#### EXERCISE
Return every one of the lines below verbatim, without changing anything.

* start EXERCISE DATA *

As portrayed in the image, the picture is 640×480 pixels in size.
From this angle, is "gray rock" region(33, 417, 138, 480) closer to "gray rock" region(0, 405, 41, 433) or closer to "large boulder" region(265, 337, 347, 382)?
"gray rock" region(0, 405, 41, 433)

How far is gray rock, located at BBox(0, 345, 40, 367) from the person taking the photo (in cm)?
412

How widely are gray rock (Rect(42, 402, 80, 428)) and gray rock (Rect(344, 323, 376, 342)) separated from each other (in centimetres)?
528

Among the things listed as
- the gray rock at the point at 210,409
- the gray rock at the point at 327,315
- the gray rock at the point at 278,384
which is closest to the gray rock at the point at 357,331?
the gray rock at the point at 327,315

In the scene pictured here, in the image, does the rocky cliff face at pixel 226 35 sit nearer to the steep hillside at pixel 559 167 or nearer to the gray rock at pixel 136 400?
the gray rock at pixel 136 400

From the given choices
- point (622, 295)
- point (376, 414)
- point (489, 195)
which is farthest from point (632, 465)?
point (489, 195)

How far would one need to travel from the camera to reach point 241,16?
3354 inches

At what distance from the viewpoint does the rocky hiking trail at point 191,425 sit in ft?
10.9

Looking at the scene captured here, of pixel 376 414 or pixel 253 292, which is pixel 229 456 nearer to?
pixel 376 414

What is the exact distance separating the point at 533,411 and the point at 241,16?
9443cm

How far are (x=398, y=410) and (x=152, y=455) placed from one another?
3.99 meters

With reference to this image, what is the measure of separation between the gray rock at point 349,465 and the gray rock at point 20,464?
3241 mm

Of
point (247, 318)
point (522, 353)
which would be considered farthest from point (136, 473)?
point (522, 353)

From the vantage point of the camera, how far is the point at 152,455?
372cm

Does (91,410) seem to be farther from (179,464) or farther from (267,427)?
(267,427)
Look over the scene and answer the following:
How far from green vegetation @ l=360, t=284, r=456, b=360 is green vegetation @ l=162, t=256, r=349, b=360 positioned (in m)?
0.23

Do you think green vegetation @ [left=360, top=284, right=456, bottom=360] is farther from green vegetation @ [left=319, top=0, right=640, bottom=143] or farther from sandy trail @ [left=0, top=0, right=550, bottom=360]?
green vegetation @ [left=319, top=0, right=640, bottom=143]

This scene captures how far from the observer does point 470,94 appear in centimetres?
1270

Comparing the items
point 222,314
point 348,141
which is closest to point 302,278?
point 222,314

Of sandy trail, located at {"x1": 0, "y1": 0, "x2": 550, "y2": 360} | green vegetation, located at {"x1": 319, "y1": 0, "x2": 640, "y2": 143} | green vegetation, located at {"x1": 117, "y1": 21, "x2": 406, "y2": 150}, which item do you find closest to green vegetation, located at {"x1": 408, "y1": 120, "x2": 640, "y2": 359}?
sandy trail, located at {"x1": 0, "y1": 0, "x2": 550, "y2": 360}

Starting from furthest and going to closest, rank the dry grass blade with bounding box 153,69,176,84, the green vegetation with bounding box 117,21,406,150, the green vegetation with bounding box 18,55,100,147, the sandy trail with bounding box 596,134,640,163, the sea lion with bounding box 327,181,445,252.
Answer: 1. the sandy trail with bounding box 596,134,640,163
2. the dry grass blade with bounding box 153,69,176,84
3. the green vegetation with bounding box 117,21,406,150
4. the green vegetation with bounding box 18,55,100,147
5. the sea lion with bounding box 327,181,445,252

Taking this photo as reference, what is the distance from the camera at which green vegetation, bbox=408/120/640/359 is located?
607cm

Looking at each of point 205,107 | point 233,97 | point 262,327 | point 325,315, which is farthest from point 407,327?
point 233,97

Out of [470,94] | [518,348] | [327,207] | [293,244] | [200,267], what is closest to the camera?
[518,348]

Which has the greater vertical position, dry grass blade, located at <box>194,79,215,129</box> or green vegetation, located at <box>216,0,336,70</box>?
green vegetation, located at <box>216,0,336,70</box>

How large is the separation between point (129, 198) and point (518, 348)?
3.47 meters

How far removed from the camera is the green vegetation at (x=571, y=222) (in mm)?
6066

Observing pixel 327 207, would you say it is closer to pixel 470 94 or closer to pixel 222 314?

* end EXERCISE DATA *

#### FULL OUTPUT
As portrayed in the image, the picture is 640×480 pixels in size.
From this angle, is "gray rock" region(33, 417, 138, 480) closer to "gray rock" region(0, 405, 41, 433) or closer to "large boulder" region(265, 337, 347, 382)?
"gray rock" region(0, 405, 41, 433)

How far is gray rock, located at BBox(0, 345, 40, 367) from the person taking the photo (in cm)?
412

How widely are gray rock (Rect(42, 402, 80, 428)) and gray rock (Rect(344, 323, 376, 342)) separated from each other (in centimetres)?
528

Among the things listed as
- the gray rock at the point at 210,409
- the gray rock at the point at 327,315
- the gray rock at the point at 278,384
which is closest to the gray rock at the point at 357,331?
the gray rock at the point at 327,315

In the scene pictured here, in the image, does the rocky cliff face at pixel 226 35 sit nearer to the steep hillside at pixel 559 167 or nearer to the gray rock at pixel 136 400?
the gray rock at pixel 136 400

From the given choices
- point (622, 295)
- point (376, 414)
- point (489, 195)
which is farthest from point (632, 465)?
point (489, 195)

How far would one need to travel from the camera to reach point 241,16?
3354 inches

At what distance from the viewpoint does the rocky hiking trail at point 191,425 sit in ft?
10.9

Looking at the scene captured here, of pixel 376 414 or pixel 253 292, which is pixel 229 456 nearer to?
pixel 376 414

What is the exact distance separating the point at 533,411 and the point at 241,16?
9443cm

How far are (x=398, y=410) and (x=152, y=455) placed from one another?
3.99 meters

With reference to this image, what is the measure of separation between the gray rock at point 349,465 and the gray rock at point 20,464?
3241 mm

Of
point (247, 318)
point (522, 353)
which would be considered farthest from point (136, 473)?
point (522, 353)

From the vantage point of the camera, how far is the point at 152,455?
372cm

Does (91,410) seem to be farther from (179,464) or farther from (267,427)?
(267,427)
Look over the scene and answer the following:
How far from green vegetation @ l=360, t=284, r=456, b=360 is green vegetation @ l=162, t=256, r=349, b=360 positioned (in m)?
0.23

Do you think green vegetation @ [left=360, top=284, right=456, bottom=360] is farther from green vegetation @ [left=319, top=0, right=640, bottom=143] or farther from sandy trail @ [left=0, top=0, right=550, bottom=360]?
green vegetation @ [left=319, top=0, right=640, bottom=143]

This scene captures how far from the observer does point 470,94 appear in centimetres?
1270

Comparing the items
point 222,314
point 348,141
which is closest to point 302,278?
point 222,314

Of sandy trail, located at {"x1": 0, "y1": 0, "x2": 550, "y2": 360} | green vegetation, located at {"x1": 319, "y1": 0, "x2": 640, "y2": 143} | green vegetation, located at {"x1": 117, "y1": 21, "x2": 406, "y2": 150}, which item do you find closest to green vegetation, located at {"x1": 408, "y1": 120, "x2": 640, "y2": 359}?
sandy trail, located at {"x1": 0, "y1": 0, "x2": 550, "y2": 360}

Starting from furthest and going to closest, rank the dry grass blade with bounding box 153,69,176,84, the green vegetation with bounding box 117,21,406,150, the green vegetation with bounding box 18,55,100,147, the sandy trail with bounding box 596,134,640,163, the sea lion with bounding box 327,181,445,252.
Answer: 1. the sandy trail with bounding box 596,134,640,163
2. the dry grass blade with bounding box 153,69,176,84
3. the green vegetation with bounding box 117,21,406,150
4. the green vegetation with bounding box 18,55,100,147
5. the sea lion with bounding box 327,181,445,252

Taking this photo as reference, what is the distance from the camera at which green vegetation, bbox=408/120/640/359 is located?
607cm

Looking at each of point 205,107 | point 233,97 | point 262,327 | point 325,315, which is farthest from point 407,327?
point 233,97

Out of [470,94] | [518,348] | [327,207] | [293,244] | [200,267], what is closest to the camera?
[518,348]

Which has the greater vertical position, dry grass blade, located at <box>194,79,215,129</box> or green vegetation, located at <box>216,0,336,70</box>?
green vegetation, located at <box>216,0,336,70</box>

How large is the separation between point (129, 198) and point (518, 348)?
3.47 meters

How far removed from the camera is the green vegetation at (x=571, y=222) (in mm)?
6066

Observing pixel 327 207, would you say it is closer to pixel 470 94 or closer to pixel 222 314?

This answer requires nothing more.